===== DATASET ENTRIES
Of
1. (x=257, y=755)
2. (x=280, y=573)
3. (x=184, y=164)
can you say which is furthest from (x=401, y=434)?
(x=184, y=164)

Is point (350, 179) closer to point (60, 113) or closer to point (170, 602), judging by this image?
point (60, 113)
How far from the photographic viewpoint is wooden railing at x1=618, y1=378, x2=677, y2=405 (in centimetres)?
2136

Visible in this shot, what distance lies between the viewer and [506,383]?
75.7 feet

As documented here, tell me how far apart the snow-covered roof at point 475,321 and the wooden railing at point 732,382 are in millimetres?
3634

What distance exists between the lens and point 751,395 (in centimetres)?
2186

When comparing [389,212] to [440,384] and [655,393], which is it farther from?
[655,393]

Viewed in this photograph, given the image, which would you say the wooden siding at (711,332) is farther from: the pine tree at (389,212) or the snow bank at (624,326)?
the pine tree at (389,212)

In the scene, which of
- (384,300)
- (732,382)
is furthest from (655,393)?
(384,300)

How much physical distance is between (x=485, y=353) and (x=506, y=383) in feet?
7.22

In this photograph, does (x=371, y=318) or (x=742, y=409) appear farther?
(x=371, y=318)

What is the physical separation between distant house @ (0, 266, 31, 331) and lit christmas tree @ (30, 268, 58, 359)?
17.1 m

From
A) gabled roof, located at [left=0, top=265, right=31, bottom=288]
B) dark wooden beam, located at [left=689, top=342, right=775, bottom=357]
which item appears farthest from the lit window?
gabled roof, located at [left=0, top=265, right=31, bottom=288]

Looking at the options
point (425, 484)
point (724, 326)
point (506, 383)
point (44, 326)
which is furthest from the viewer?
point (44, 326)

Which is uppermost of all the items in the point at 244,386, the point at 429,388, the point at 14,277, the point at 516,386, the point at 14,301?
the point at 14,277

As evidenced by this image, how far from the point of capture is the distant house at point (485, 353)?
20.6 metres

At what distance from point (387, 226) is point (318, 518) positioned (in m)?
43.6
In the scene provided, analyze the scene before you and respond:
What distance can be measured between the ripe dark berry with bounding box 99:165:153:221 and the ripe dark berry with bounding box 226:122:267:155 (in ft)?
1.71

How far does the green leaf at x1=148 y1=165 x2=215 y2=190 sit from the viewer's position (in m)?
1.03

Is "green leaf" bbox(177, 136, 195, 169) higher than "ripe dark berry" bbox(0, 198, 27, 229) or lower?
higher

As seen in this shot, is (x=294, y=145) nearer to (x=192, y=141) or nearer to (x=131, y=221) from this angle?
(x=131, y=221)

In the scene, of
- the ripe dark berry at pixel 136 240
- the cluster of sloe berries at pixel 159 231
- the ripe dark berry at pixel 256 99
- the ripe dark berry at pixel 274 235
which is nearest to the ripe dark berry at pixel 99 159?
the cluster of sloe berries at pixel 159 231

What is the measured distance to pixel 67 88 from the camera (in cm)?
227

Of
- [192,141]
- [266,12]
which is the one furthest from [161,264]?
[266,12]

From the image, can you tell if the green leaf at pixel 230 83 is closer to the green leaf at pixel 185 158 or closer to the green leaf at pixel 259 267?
==========
▸ **WHAT IS NEEDED**
Turn all the lines above into a numbered list and leave out the blank ones.

▸ **SOLUTION**
1. Of
2. 1. (x=257, y=755)
3. 2. (x=280, y=573)
4. 3. (x=184, y=164)
5. can you say which is furthest from (x=401, y=434)?
6. (x=184, y=164)
7. Is point (350, 179) closer to point (60, 113) or closer to point (170, 602), judging by this image?
8. point (60, 113)
9. How far from the photographic viewpoint is wooden railing at x1=618, y1=378, x2=677, y2=405 (in centimetres)?
10. 2136
11. Visible in this shot, what distance lies between the viewer and [506,383]?
12. 75.7 feet
13. As documented here, tell me how far apart the snow-covered roof at point 475,321 and the wooden railing at point 732,382 are in millimetres?
14. 3634
15. What distance exists between the lens and point 751,395 (in centimetres)?
16. 2186
17. When comparing [389,212] to [440,384] and [655,393], which is it farther from?
18. [655,393]
19. Viewed in this photograph, given the image, which would you say the wooden siding at (711,332) is farther from: the pine tree at (389,212) or the snow bank at (624,326)?
20. the pine tree at (389,212)
21. In the scene, which of
22. - (384,300)
23. - (732,382)
24. is furthest from (655,393)?
25. (384,300)
26. How much physical distance is between (x=485, y=353) and (x=506, y=383) in feet?
27. 7.22
28. In this photograph, does (x=371, y=318) or (x=742, y=409) appear farther?
29. (x=371, y=318)
30. What is the physical separation between distant house @ (0, 266, 31, 331) and lit christmas tree @ (30, 268, 58, 359)?
31. 17.1 m
32. From
33. A) gabled roof, located at [left=0, top=265, right=31, bottom=288]
34. B) dark wooden beam, located at [left=689, top=342, right=775, bottom=357]
35. which item appears farthest from the lit window?
36. gabled roof, located at [left=0, top=265, right=31, bottom=288]
37. Looking at the options
38. point (425, 484)
39. point (724, 326)
40. point (506, 383)
41. point (44, 326)
42. which is furthest from the viewer?
43. point (44, 326)
44. Which is uppermost of all the items in the point at 244,386, the point at 429,388, the point at 14,277, the point at 516,386, the point at 14,301?
45. the point at 14,277
46. As evidenced by this image, how far from the point of capture is the distant house at point (485, 353)?
47. 20.6 metres
48. At what distance from point (387, 226) is point (318, 518) positioned (in m)?
49. 43.6
50. In the scene provided, analyze the scene before you and respond:
51. What distance can be measured between the ripe dark berry with bounding box 99:165:153:221 and the ripe dark berry with bounding box 226:122:267:155 (in ft)?
52. 1.71
53. How far does the green leaf at x1=148 y1=165 x2=215 y2=190 sit from the viewer's position (in m)?
54. 1.03
55. Is "green leaf" bbox(177, 136, 195, 169) higher than "ripe dark berry" bbox(0, 198, 27, 229) or lower?
56. higher
57. As seen in this shot, is (x=294, y=145) nearer to (x=192, y=141) or nearer to (x=131, y=221) from this angle?
58. (x=131, y=221)
59. In the scene, of
60. - the ripe dark berry at pixel 136 240
61. - the cluster of sloe berries at pixel 159 231
62. - the ripe dark berry at pixel 256 99
63. - the ripe dark berry at pixel 274 235
64. which is nearest to the ripe dark berry at pixel 99 159?
65. the cluster of sloe berries at pixel 159 231
66. What is the measured distance to pixel 67 88 from the camera (in cm)?
67. 227
68. Of
69. - [192,141]
70. - [266,12]
71. which is the one furthest from [161,264]?
72. [266,12]
73. From the image, can you tell if the green leaf at pixel 230 83 is closer to the green leaf at pixel 185 158 or closer to the green leaf at pixel 259 267?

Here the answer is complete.